Suggesting several alternate avenues to dispose of this case
Given the procedural peculiarities that militate against constitutional adjudication in Murr at this point, our amicus brief suggests three possible ways the Supreme Court could dispose of the case.
First, the Court could dismiss its writ of certiorari as improvidently granted. Doing so would end the case. It would leave the Wisconsin Court of Appeals decision below as the final word. But, because that decision was an unpublished decision signed not by any individual judge but issued per curiam (by the court as a whole), Wisconsin law prohibits its citation as a binding precedent or even as a persuasive authority. Wis. Stat. § 809.23(3). Thus, dismissal would not perpetuate the Court of Appeals’ constitutional analysis. It would simply end the dispute between the parties to this case and leave the constitutional question identified by the petitioners for resolution in another case.

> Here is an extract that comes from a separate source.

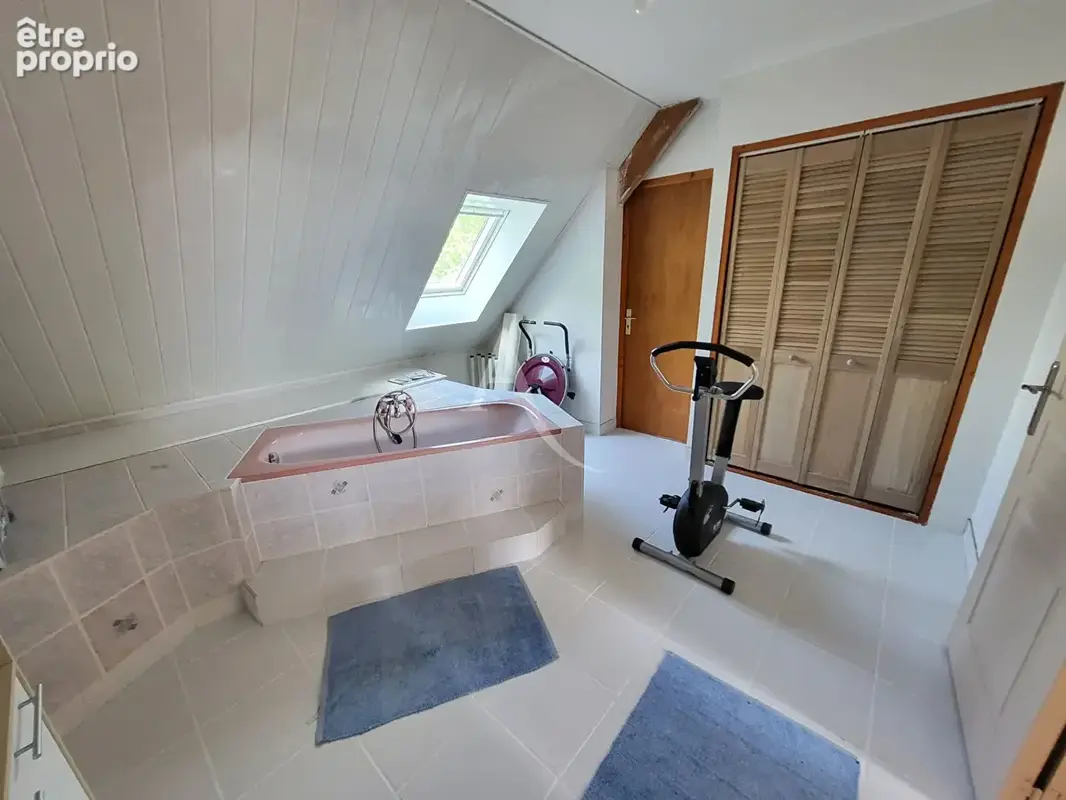 Maison Missillac 7 pièce(s) - photo 11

Second, the Court could vacate the Court of Appeals decision and remand the case to the Wisconsin courts for a decision on whether the petitioners’ case was timely filed and/or whether their claim is ripe for adjudication. When relying on the rule of constitutional avoidance, this Court often vacates and remands for further proceedings consistent—or at least “not inconsistent”—with its opinion. If the Wisconsin Court of Appeals (and, potentially, the Wisconsin Supreme Court after it) were to follow the circuit court’s decision in concluding that petitioners’ suit was time-barred, that would render constitutional adjudication unnecessary. Of course, if the Wisconsin courts ultimately decided that neither the statute of limitations nor the ripeness doctrine resolved the case and again issued a constitutional ruling, the case could come back to the U.S. Supreme Court. See, e.g., Emp’t Div., Dep’t of Human Res. of Or. v. Smith, 494 U.S. 872 (1990) (deciding the constitutional question avoided in earlier round of litigation after the Oregon Supreme Court held that resolution of threshold state-law question did not obviate the Free Exercise issue).
Third, the Court could certify a question of law to the Wisconsin Supreme Court. Wis. Stat. § 821.01. That certification could focus on when the limitations clock in this case began to run, on the ripeness of the petitioners’ claim under the administrative processes available to the petitioners, or on both. Were the Wisconsin Supreme Court to hold Petitioners’ suit time-barred or unripe, no constitutional adjudication would be needed. On the other hand, if resolution of the certified question(s) did not end the case, this Court could proceed to decide the constitutional issue.
Any of these approaches would have the virtue of respecting prudential doctrines that counsel against deciding constitutional questions unnecessarily. They would also acknowledge and advance the careful balance Wisconsin has struck between individual property rights, on the one hand, and state and local decision-making, on the other.